With regard to the inaccurate reporting on behalf of the New York Times, the Associated Press, and those that utilized these resources, first of all, I was never contacted by any of these news agencies but they felt free to quote me. Almost all of my quotes are from a document that can be found online with the correspondence between the Holy See and the Archdiocese of Milwaukee. In an October 31, 1997 handwritten document, I am quoted as saying ‘odds are that this situation may very well be the most horrendous, number wise, and especially because these are physically challenged , vulnerable people. “ Also quoted is this: “Children were approached within the confessional where the question of circumcision began the solicitation.”There is no question that Lawrence Murphy was an evil man. There is also no question that the Church enabled his predations for a period of nearly 25 years, in ways small and large. The Church has much to explain and the explanations must continue. Most of all, I don't begrudge the victims seeking redress for the sins of Lawrence Murphy.
The problem with these statements attributed to me is that they were handwritten. The documents were not written by me and do not resemble my handwriting. The syntax is similar to what I might have said but I have no idea who wrote these statements, yet I am credited as stating them. As a college freshman at the Marquette University School of Journalism, we were told to check, recheck, and triple check our quotes if necessary. I was never contacted by anyone on this document, written by an unknown source to me. Discerning truth takes time and it is apparent that the New York Times, the Associated Press and others did not take the time to get the facts correct.

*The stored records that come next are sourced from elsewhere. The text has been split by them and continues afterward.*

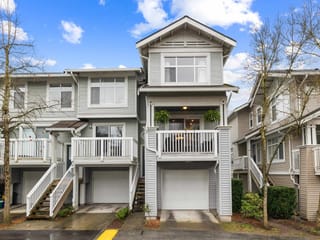 Townhouse for sale in Langley, Langley, 61 7179 201 Street, 263117744 | Realtylink.org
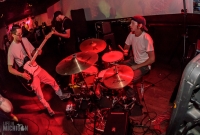 Fuzz Fest 5 - Day 1-90
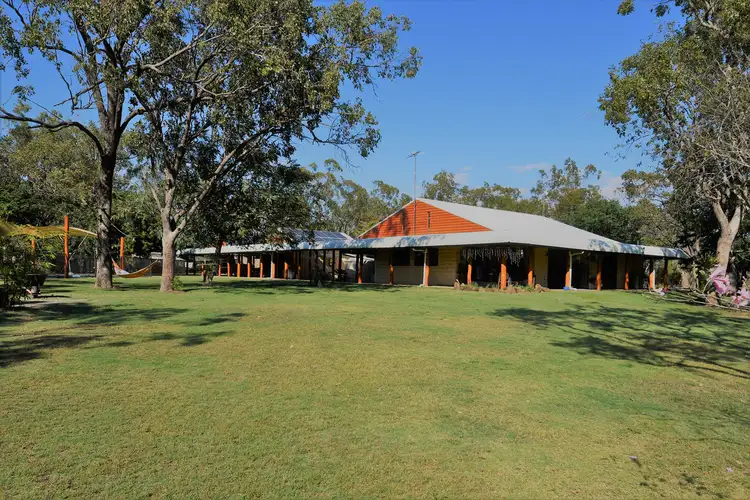 23 Meura Road, Port Curtis QLD 4700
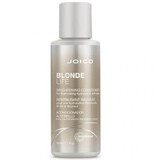 Revitalisant pour cheveux blonds Blonde Life Brightening, 50 ml, Joico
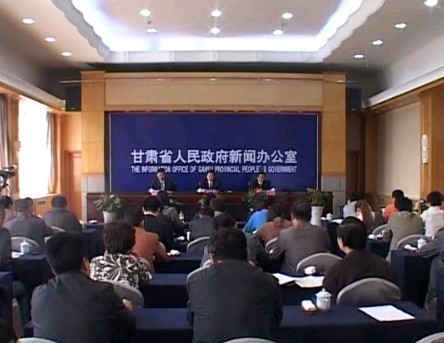 2012甘肃省公务员考试共有126373人通过初审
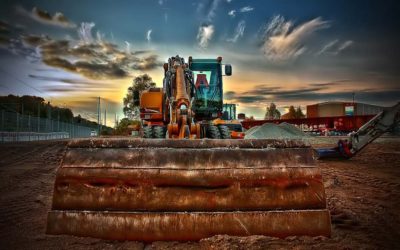 Healthy outlook for construction market, despite rising challenges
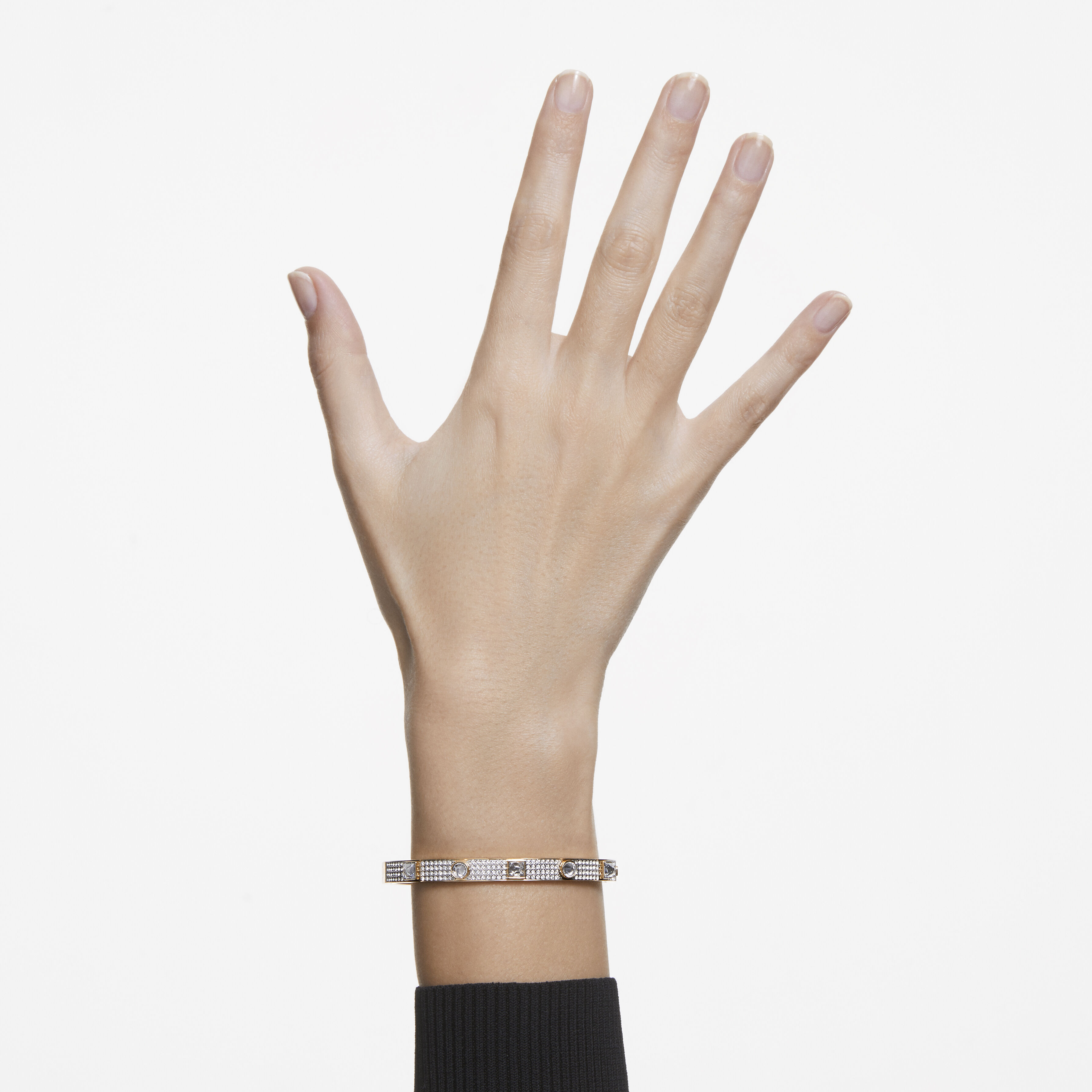 Swarovski thrilling deals bangle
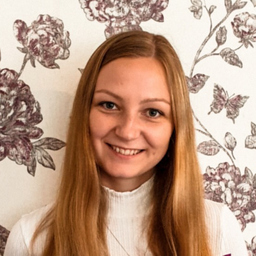 Sarah Müller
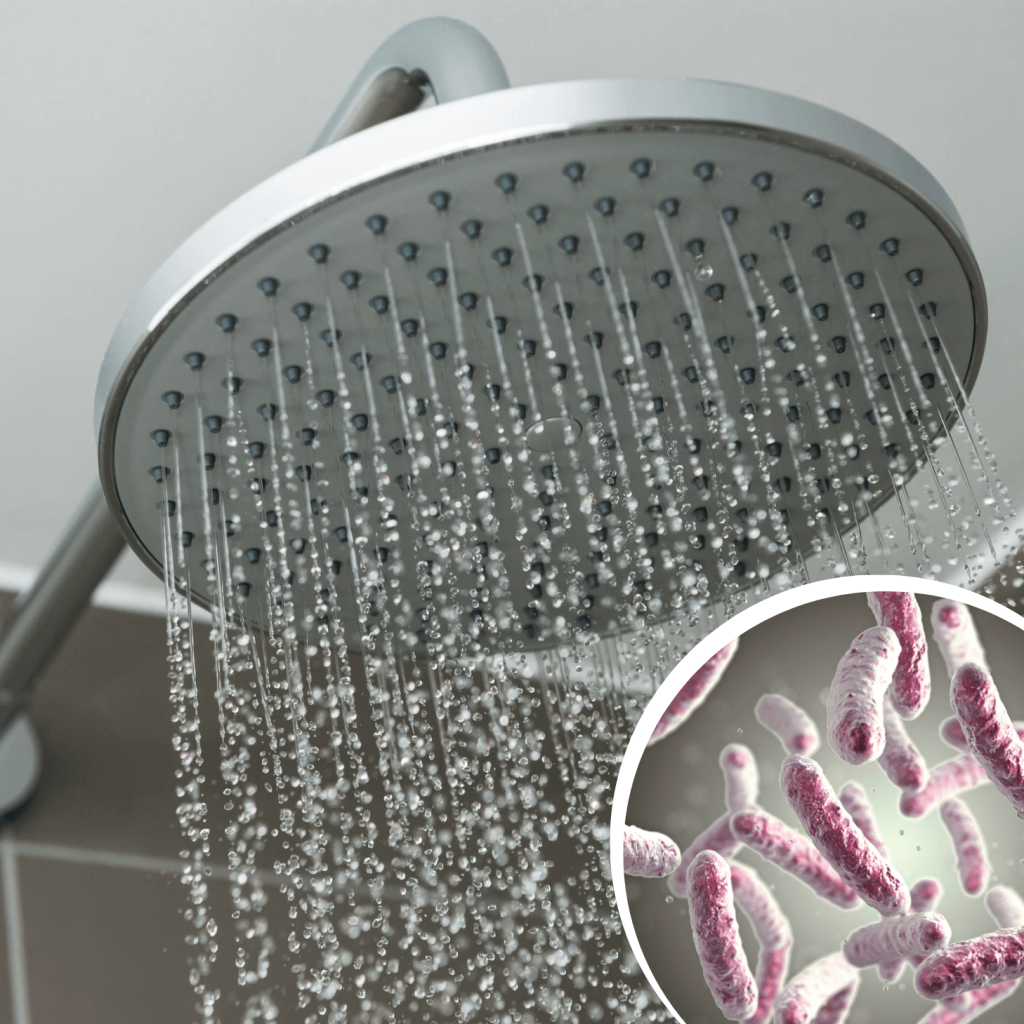 Legionella Disease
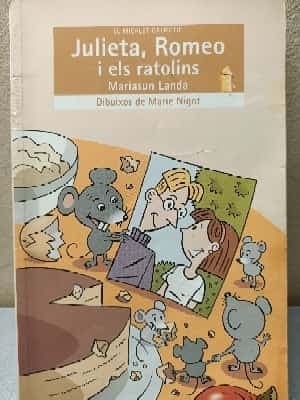 Julieta, Romeo i els ratolins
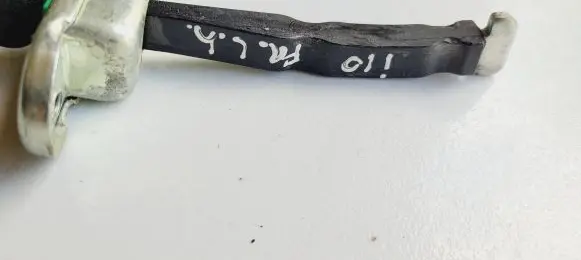 Hyundai i10 Front door check strap stopper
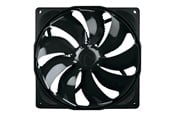 Case Fan - Blacknoise Noiseblocker NB-eLoop B14-PS - Case ventilator - 140mm - Black - ITR-B14-PS-BL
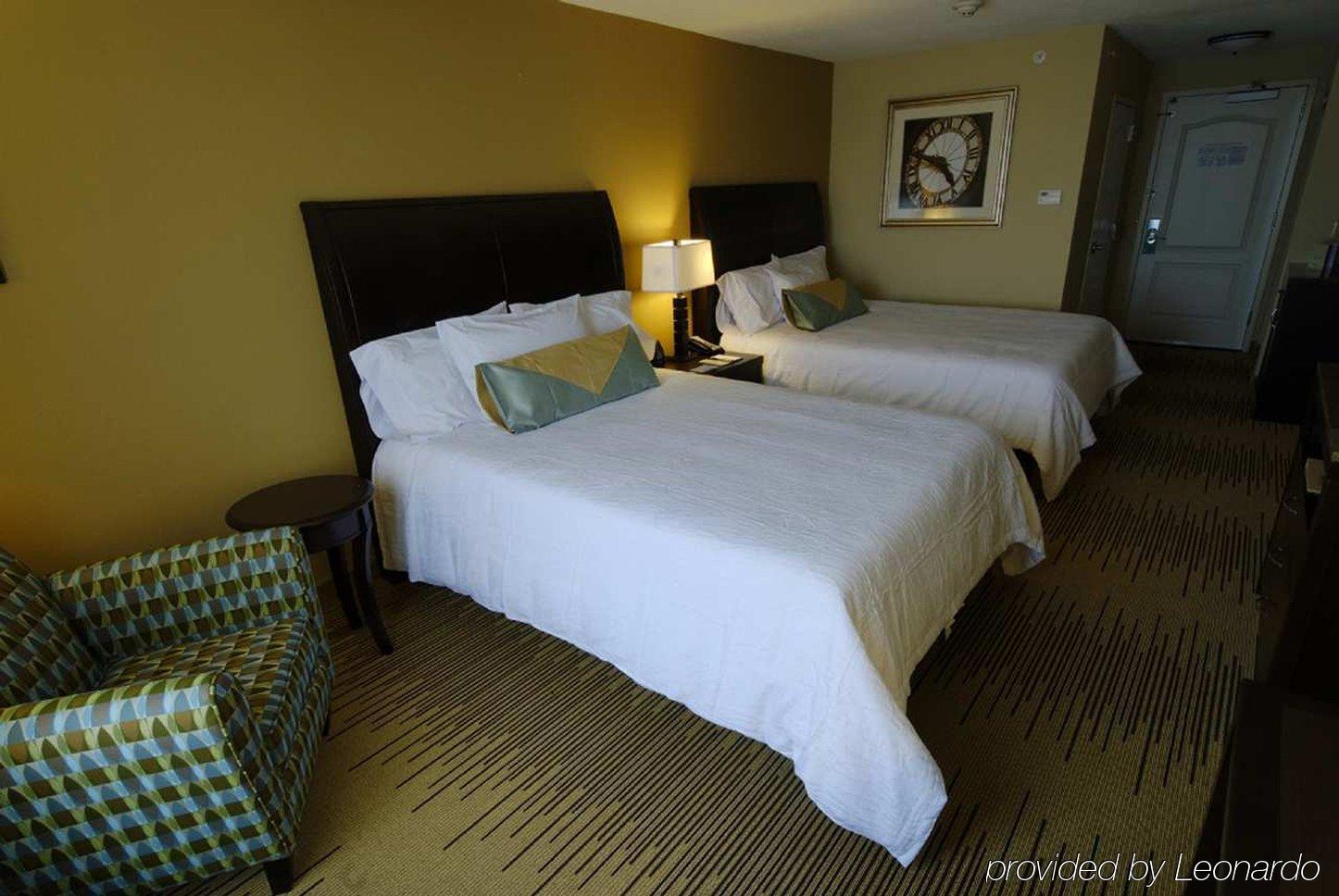 Hilton Garden Inn Cincinnati/Mason Værelse billede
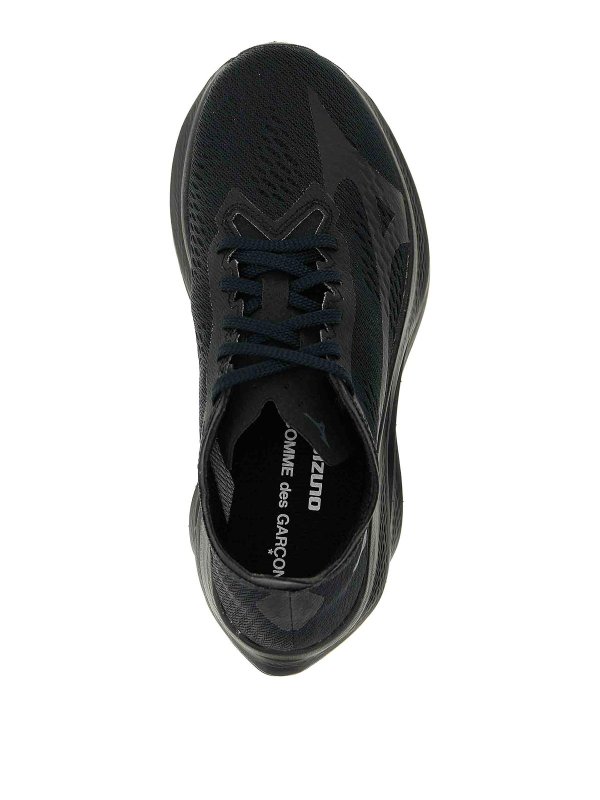 Cdg X Mizuno  Sneakers shop online: COMME DES GARCONS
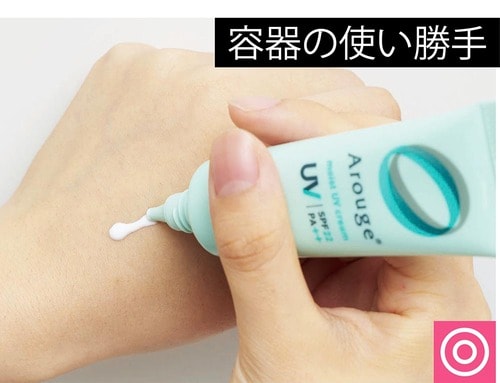 テスト結果 SPF30前後の日焼け止めおすすめ イメージ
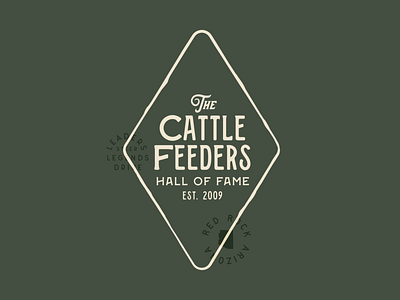 Cattle Feeders Hall Of Fame Pt. III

Yet this must be said as well: it also troubles me when leading news organizations don't bother to fact check the information they publish. I would strongly recommend that you click the link I've provided and read the statement of Fr. Brundage.
3 comments:
The New York Times: all the news that fits (the storyline).
FWIW,
Brundage has recanted what he said last week. He had claimed that he was misquoted by the Times and that the trial was indeed ongoing at the time of Murphy's death. Brundage, now seeing documents he had not seen before, has reversed himself on this. A direct quote from the Times:
Father Brundage, who is now working in the Archdiocese of Anchorage, posted an essay this week saying he was never informed that the trial of Father Murphy had been halted.
He also said that he had been misquoted in both The New York Times and The Associated Press. In an interview on Wednesday, Father Brundage acknowledged that he had never been quoted in any Times articles about the Murphy case — and the paper did not misquote him. He said he was misquoted in an Associated Press article that was posted temporarily on the Times Web site, and he mistakenly attributed that to The Times.
He said the documents show that the Vatican had encouraged the Milwaukee Archdiocese to halt the trial, but they did not use strong language and actually order a halt. He said that he never saw the letter from Archbishop Weakland abating the trial until it appeared on the Times Web site last week.
END QUOTE:
Looks like you have been misled by Brundage, not the Times. Face the facts. The Vatican made the decision NOT to proceed with a canonical trial, in spite of the fact that Murphy had admittedly raped children in confessionals while performing the sacrament of reconciliation, which is about as grave a canonical transgression as can be imagined. Why anyone would want to carry water for these lying thugs is beyond me. Ratzinger is up to his eyeballs in this and deserves whatever he gets. He had more compassion for an aging paedophile than he ever did for the 200 deaf children who were Murphy's victims and who never got justice, even from the Church. Oh the web we weave...
Anon,
It's a little more complicated than you've made it.
1) The business about Brundage being misquoted is tangential to the story.
2) It's not clear that Cardinal Ratzinger personally ordered a halt to the proceedings. We are told that Ratzinger had correspondence in the matter, but we don't know what he said. We also don't know whether the matter personally crossed his desk or whether an underling handled the matter. For that matter, we aren't privy to any conversations between Weakland and Ratzinger, or the auxiliary archbishop Skiba. Perhaps we should be before we pass judgment.
The larger issue remains this: 22 years passed between the end of Murphy's reign of terror and the events that are now in the spotlight. What happened during that time? Weakland became Archbishop in 1977 and the matter should have been dealt with long before it got to the Vatican. By the time 1998 rolled around, Murphy was dying and while a canonical trial was fully justified -- no one disputes that-- Murphy would have been dead before it concluded. For the sake argument, let's say this: if Ratzinger personally ordered the trial stopped because he was trying to be merciful, it was a mistake. Is it a hanging offense? I'm not so sure.
I'm going to revisit this in another post.